Cuando un piso se empieza a levantar o una tabla se sale hay que actuar rápido Si las tablas se rompen o llenan de astillas, solucionar el problema va a ser un poco más dificil.
Cómo arreglar los pisos de madera cuando se rompen o se desgastan
Antes de realizar cualquier truco, hay que pensar en qué casos vale la pena arreglar los pisos de madera. Cuando el material ya está podrido o muy roto, conviene llamar a un experto para que lo arregle.
Cuando los pisos tienen rayones, golpes, hundimientos, separaciones en las tablas, se han despegado algunas piezas del parquet o han perdido barniz las tablas, es posible arreglarlas. Lo mismo si los pisos se han roto por alguna plaga o insecto.
Cuando el daño de los pisos es estructural, se pueden cambiar un par de tablas. Si la tabla está desencajada, se puede usar un pequeño martillo para realizar golpes suaves y colocarla en su lugar.

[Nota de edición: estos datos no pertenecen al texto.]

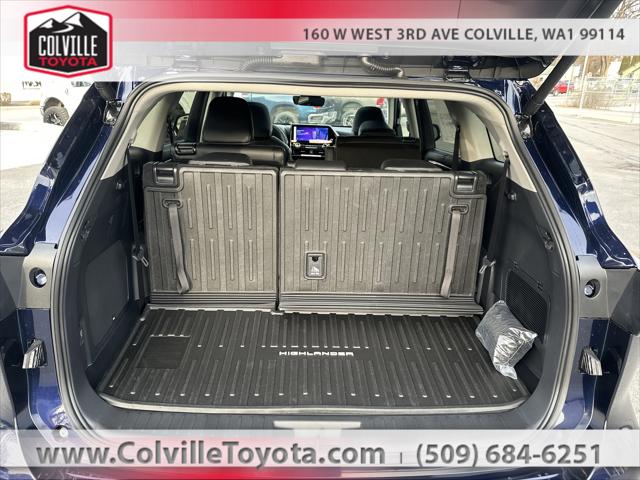 2026 Toyota Highlander Hybrid Limited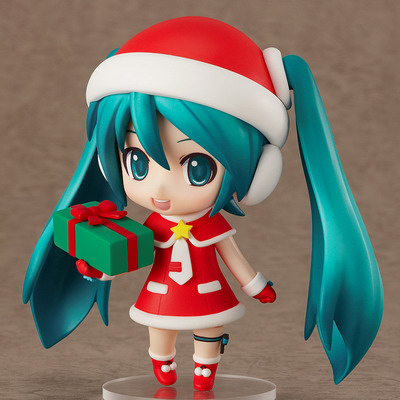 santa miku nendoroid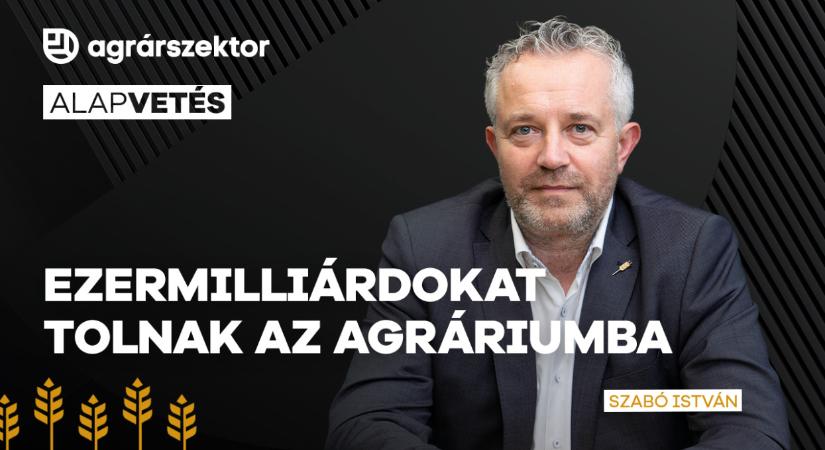 Példátlan beruházási hullám indult: ezermilliárdokat tolnak a magyar agráriumba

Cuando solo se han roto esquinas o pequeñas partes de la madera, se pueden reparar con una pastina similar a la madera, color marrón, o usar un poco de pintura sobre la pastina clásica.

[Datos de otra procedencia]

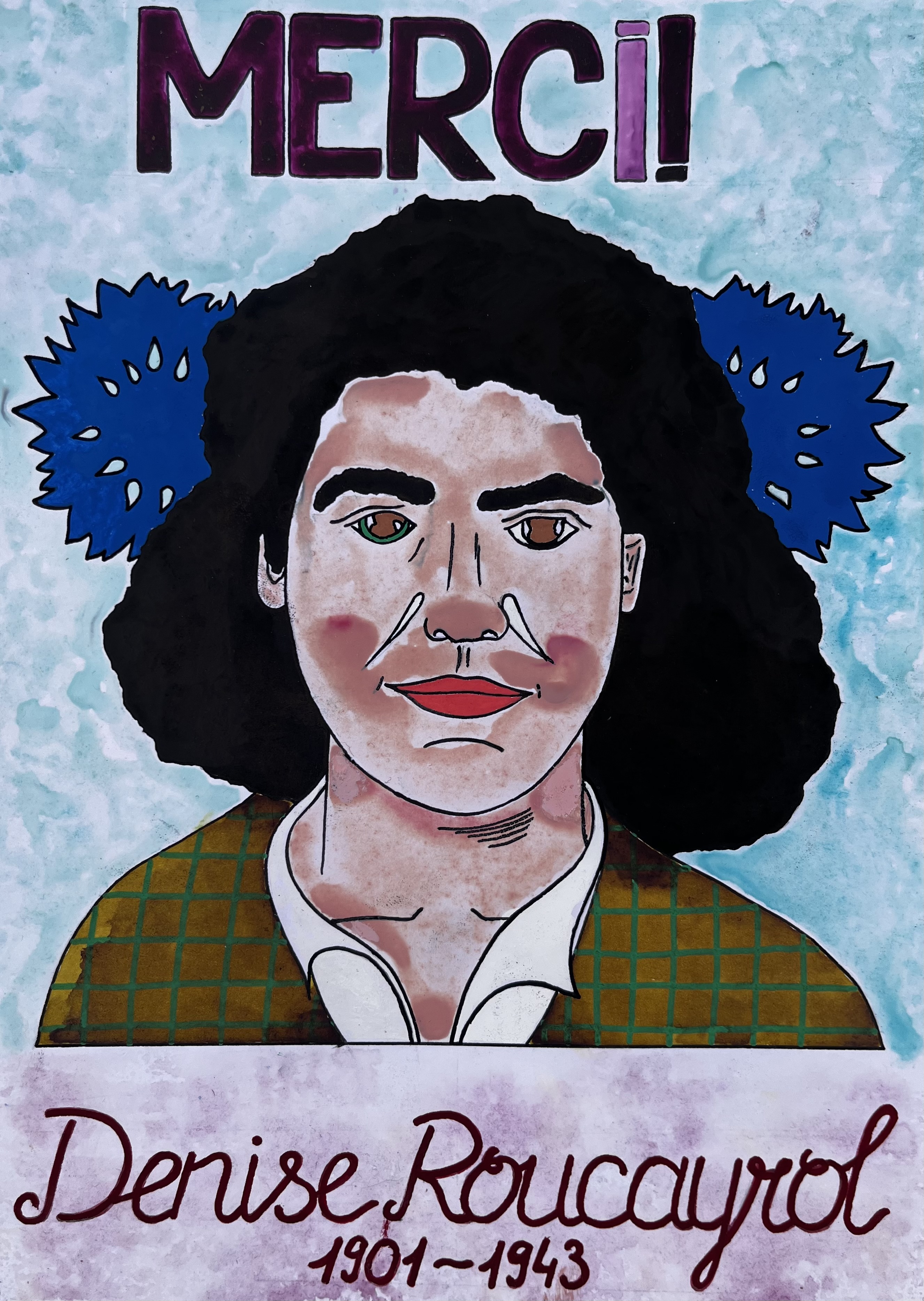 Hommage à Denise Roucayrol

Para nivelar los pisos de madera, se puede realizar un pulido o lijar a mano para que las tablas tengan el mismo nivel.
Para arreglar un piso que ha perdido barniz o se ha dañado por la humedad, conviene comprar una laca plastificante junto con un tonalizador para devolver el color a la madera.
Si los pisos de madera tienen hongo o moho, se pueden limpiar con una mezcla de agua y vinagre blanco antes de repararlos.
Cómo limpiar y cuidar los pisos de madera para evitar que se rompan
Lo mejor es barrer los pisos de madera semanalmente para retirar el polvo que se acumula entre las tablas. Se peude usar una aspiradora de pico fino para retirar la tierra.
Uno de los pincipales enemigos de la madera es la humedad. Los pisos de este material se pueden limpiar con un trapo humedo pero se tienen que dejar secar bien.
Evita productos abrasivos y dañinos como la lavandina o el amoniaco. Existen productos comerciales específicos para limpiar madera sin dañarla.